Personal information
- Full name: Robert Samuel Jones
- Date of birth: Q3 1868
- Place of birth: Wrexham, Wales
- Date of death: 25 May 1939
- Position(s): Defender

Senior career*
- Years: Team / Apps / (Gls)
- 1887: Wrexham Grosvenor
- 1887–1894: Everton / 7 / (1)
- 1894–1895: Ardwick / 18 / (0)
- 1895: South Shore / ?

International career
- 1894: Wales / 1 / (0)

= Robert Jones (footballer, born 1868) =

Welsh footballer

Robert Samuel Jones (1868–1939) was a Welsh footballer who played as a full back. He gained one international cap for Wales in 1894.

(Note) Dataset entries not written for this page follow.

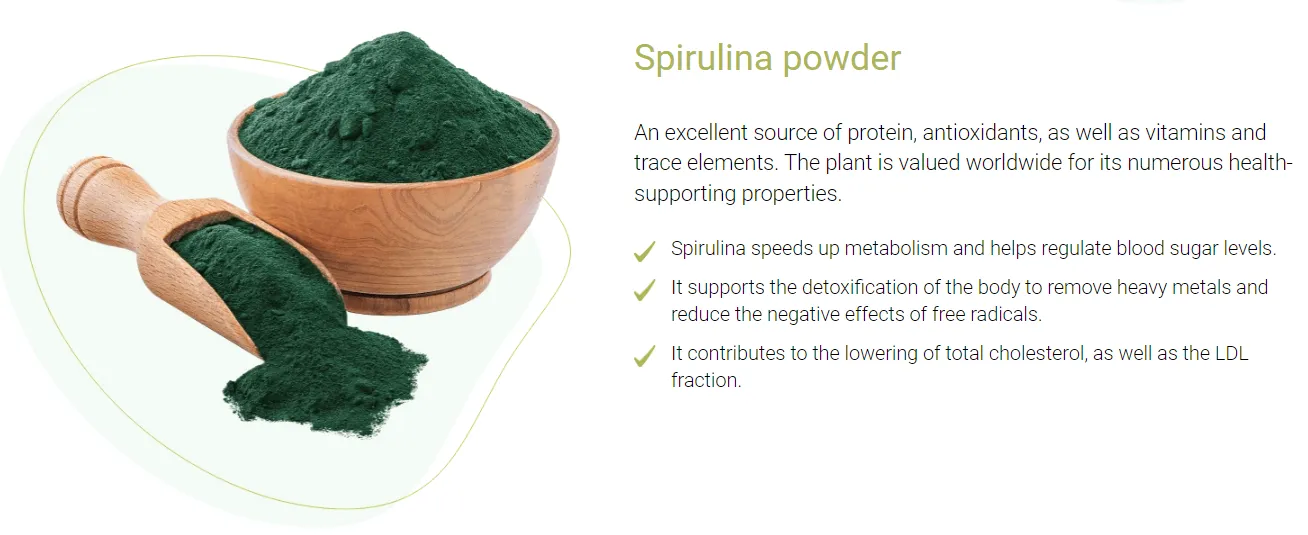 Spirulina powder

An excellent source of protein, antioxidants, as well as vitamins and trace elements. The plant is valued worldwide for its numerous health-supporting properties.

Spirulina speeds up metabolism and helps regulate blood sugar levels.

It supports the detoxification of the body to remove heavy metals and reduce the negative effects of free radicals.

It contributes to the lowering of total cholesterol, as well as the LDL fraction.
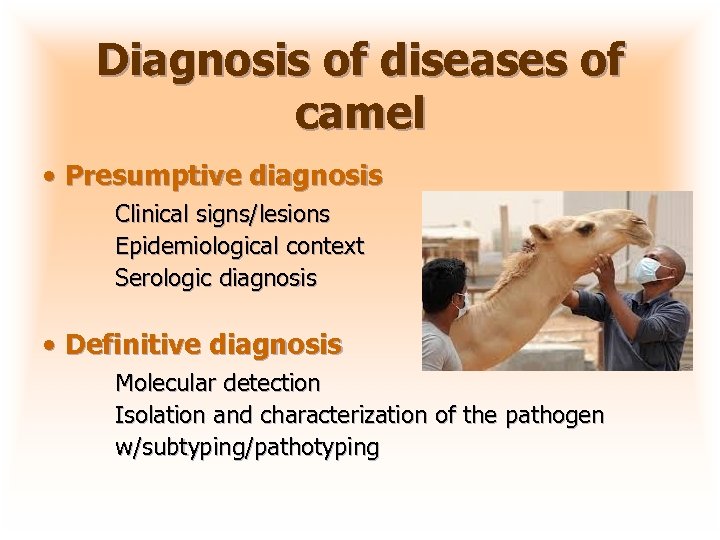 Diagnosis of diseases of camel

• Presumptive diagnosis

Clinical signs/lesions
Epidemiological context
Serologic diagnosis

• Definitive diagnosis

Molecular detection
Isolation and characterization of the pathogen w/subtyping/pathotyping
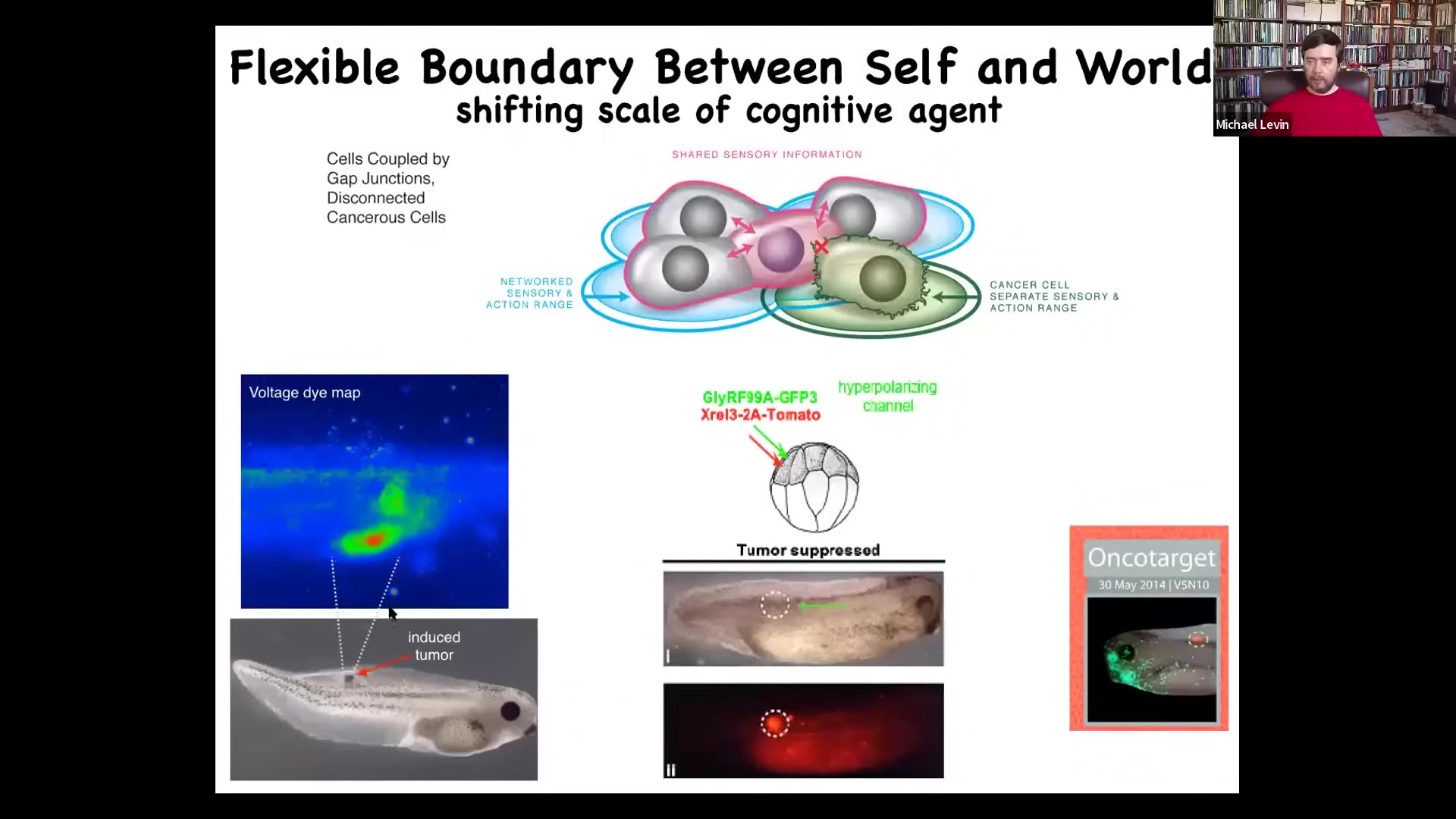 Flexible Boundary Between Self and World
shifting scale of cognitive agent

Michael Levin

Cells Coupled by Gap Junctions, Disconnected Cancerous Cells

SHARED SENSORY INFORMATION

NETWORKED SENSORY & ACTION RANGE

CANCER CELL SEPARATE SENSORY & ACTION RANGE

Voltage dye map

induced tumor

GlyRF99A-GFP3
Xrel3-2A-Tomato

hyperpolarizing channel

Tumor suppressed

i

ii

Oncotarget
30 May 2014 | V5N10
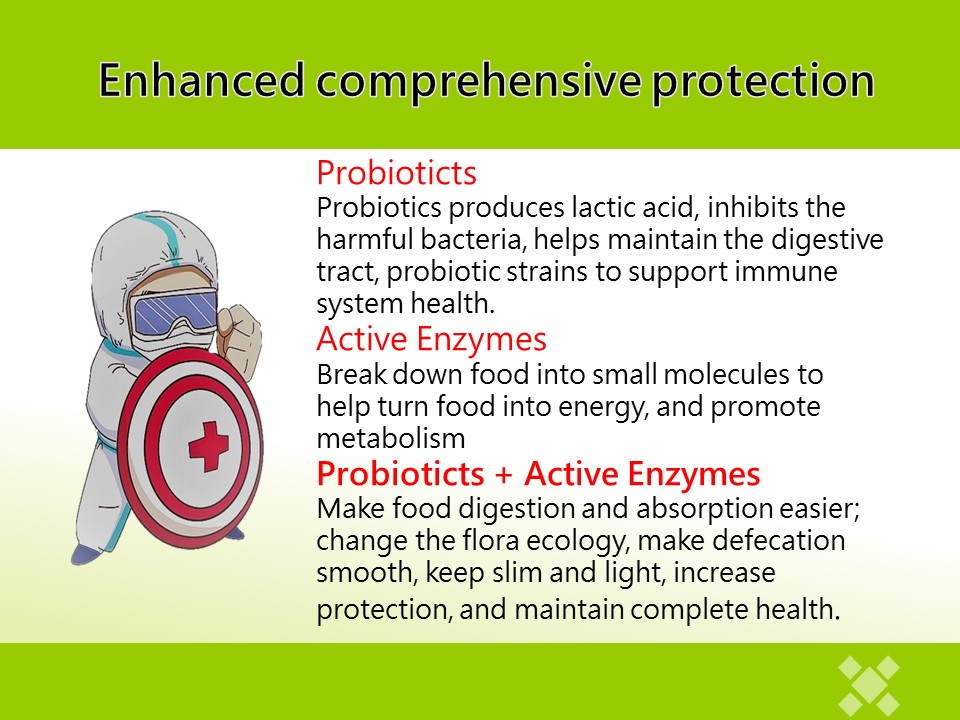 Enhanced comprehensive protection

Probioticts
Probiotics produces lactic acid, inhibits the harmful bacteria, helps maintain the digestive tract, probiotic strains to support immune system health.

Active Enzymes
Break down food into small molecules to help turn food into energy, and promote metabolism

Probioticts + Active Enzymes
Make food digestion and absorption easier; change the flora ecology, make defecation smooth, keep slim and light, increase protection, and maintain complete health.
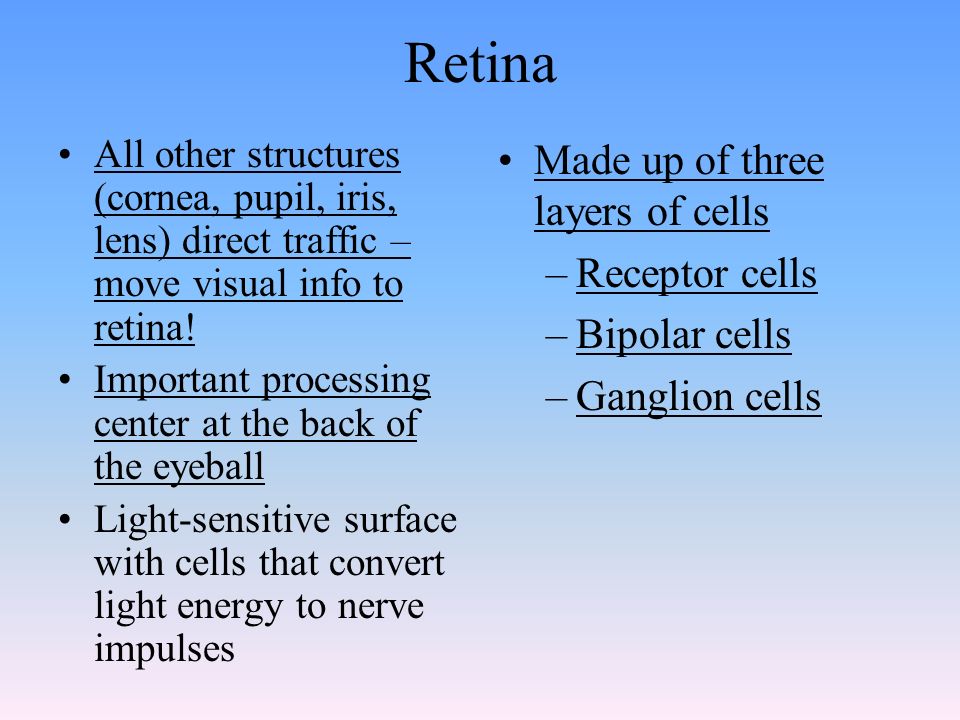 Retina

• All other structures (cornea, pupil, iris, lens) direct traffic – move visual info to retina!
• Important processing center at the back of the eyeball
• Light-sensitive surface with cells that convert light energy to nerve impulses

• Made up of three layers of cells
– Receptor cells
– Bipolar cells
– Ganglion cells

He joined Everton in December 1887. He was described as a burly, reliable reserve player in one source.
Robert Jones made his League debut on 8 September 1888, playing at centre-half, at Anfield, the then home of Everton. The home team defeated the visitors Accrington 2–1. Robert Jones appeared in only one of the 22 League matches played by Everton in season 1888–89. Playing as a centre-half (one appearance) he played in the Everton defence when they restricted the opposition to one–League–goal–in–a–match once.

Robert Jones played 7 League games for Everton, before moving to Ardwick (who later became Manchester City) in the 1890s, and he played 18 League games for them.